---------- Selected excerpt ----------

Reaganism v. Neo-Reaganism

Reaganism v. Neo-Reaganism

Mini Teaser: Reagan knew the difference between a conservative foreign policy and Wilsonian interventionism. Do his soi-disant heirs know it too?

by Author(s): Richard Lowry
 

Since the end of the Cold War, conservatives have been at odds over the way forward for America in the world. September 11 and the new American orientation toward preventive defense have united most conservatives in strong support of President Bush, but have not clarified what it is exactly that conservatives believe about American grand strategy. Indeed, the picture has gotten muddier. The New York Times and other inartful observers characterize the conservative foreign policy choice as between the unmitigated crusading of a William Kristol or the rejectionist nativism of a Patrick Buchanan. This is a false dichotomy. It elevates flawed splinter schools of thought above the broad conservative foreign policy tradition.

The messianic vision of the neoconservatives and the rejectionist attitude of the paleoconservatives represent dueling fantasies. Neither is truly conservative. Both are impractical, bound to be unsuccessful in protecting America and unlikely to maintain public support. In fact, none of the three major foreign policy schools identified with the right--neo-, paleo-, or realist--fully captures a true conservative foreign policy. That foreign policy, and its major premises and practices, are hidden in plain view in the practical policy of the Bush Administration.

Too Hot, Too Cold and Just Right

The term "neoconservative" has dominated discussion of conservative foreign policy over the last few years primarily because of Iraq. Any supporter of the war has been lumped in with the neocons, a slippery label that is most reliably applied to the sort of idealistic crusading associated with the Weekly Standard. It is important to recall that prior neoconservative causes, whether braying against China in the 1990s or supporting John McCain's presidential bid in 2000, were rejected by the conservative mainstream. Iraq was different. Most UN-hyphenated conservatives supported the invasion. They did so for a host of strategic and moral reasons, and not just because it was thought Saddam possessed WMD. But neither they nor the broader American public would have supported the war on purely humanitarian grounds, as many of the neoconservatives would have done--something they made clear after WMD weren't found in Iraq. For neocons, digging up mass graves was enough to justify the war.

----------

# Written task
Reproduce verbatim the stretch of the essay on Reaganism from "Since the end" through "foreign policy tradition.".

---------- Data entries ----------

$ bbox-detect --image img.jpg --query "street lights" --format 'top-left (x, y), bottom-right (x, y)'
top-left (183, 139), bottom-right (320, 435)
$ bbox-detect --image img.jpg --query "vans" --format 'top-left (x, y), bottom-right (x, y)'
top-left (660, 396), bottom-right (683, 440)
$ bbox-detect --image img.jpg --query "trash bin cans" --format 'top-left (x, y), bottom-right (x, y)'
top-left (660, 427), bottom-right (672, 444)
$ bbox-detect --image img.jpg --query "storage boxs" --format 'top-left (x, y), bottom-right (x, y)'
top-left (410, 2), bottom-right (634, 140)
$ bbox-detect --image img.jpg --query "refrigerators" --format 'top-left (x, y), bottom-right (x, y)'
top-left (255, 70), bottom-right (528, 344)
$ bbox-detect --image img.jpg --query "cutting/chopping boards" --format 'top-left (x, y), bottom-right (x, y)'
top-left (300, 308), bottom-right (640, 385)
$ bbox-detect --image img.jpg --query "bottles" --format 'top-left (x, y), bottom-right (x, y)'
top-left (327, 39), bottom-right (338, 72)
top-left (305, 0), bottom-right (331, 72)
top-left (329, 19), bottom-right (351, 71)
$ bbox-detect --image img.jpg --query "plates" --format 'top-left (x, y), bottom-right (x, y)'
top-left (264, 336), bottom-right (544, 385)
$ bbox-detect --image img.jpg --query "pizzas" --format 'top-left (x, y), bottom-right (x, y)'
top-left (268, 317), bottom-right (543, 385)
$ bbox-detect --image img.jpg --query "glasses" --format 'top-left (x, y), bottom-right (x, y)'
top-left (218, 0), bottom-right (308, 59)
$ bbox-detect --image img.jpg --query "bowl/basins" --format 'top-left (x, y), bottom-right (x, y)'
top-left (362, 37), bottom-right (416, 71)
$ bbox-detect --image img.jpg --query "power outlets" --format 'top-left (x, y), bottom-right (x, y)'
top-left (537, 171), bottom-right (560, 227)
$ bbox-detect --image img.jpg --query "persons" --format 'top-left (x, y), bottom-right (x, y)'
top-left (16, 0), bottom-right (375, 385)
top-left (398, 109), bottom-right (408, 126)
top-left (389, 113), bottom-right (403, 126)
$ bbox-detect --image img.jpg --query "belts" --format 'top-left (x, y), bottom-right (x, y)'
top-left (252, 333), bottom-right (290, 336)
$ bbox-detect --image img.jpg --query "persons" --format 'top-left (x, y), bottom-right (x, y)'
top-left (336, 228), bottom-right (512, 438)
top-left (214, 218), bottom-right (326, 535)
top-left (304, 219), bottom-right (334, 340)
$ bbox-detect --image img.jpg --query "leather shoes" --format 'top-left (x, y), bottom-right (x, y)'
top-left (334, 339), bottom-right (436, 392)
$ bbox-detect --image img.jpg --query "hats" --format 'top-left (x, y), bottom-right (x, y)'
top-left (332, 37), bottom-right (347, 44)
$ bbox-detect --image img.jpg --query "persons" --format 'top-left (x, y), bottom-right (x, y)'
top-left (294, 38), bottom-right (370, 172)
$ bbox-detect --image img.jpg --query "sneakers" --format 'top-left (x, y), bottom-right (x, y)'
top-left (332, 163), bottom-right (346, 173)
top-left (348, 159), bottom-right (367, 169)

----------

# The completed task
Since the end of the Cold War, conservatives have been at odds over the way forward for America in the world. September 11 and the new American orientation toward preventive defense have united most conservatives in strong support of President Bush, but have not clarified what it is exactly that conservatives believe about American grand strategy. Indeed, the picture has gotten muddier. The New York Times and other inartful observers characterize the conservative foreign policy choice as between the unmitigated crusading of a William Kristol or the rejectionist nativism of a Patrick Buchanan. This is a false dichotomy. It elevates flawed splinter schools of thought above the broad conservative foreign policy tradition.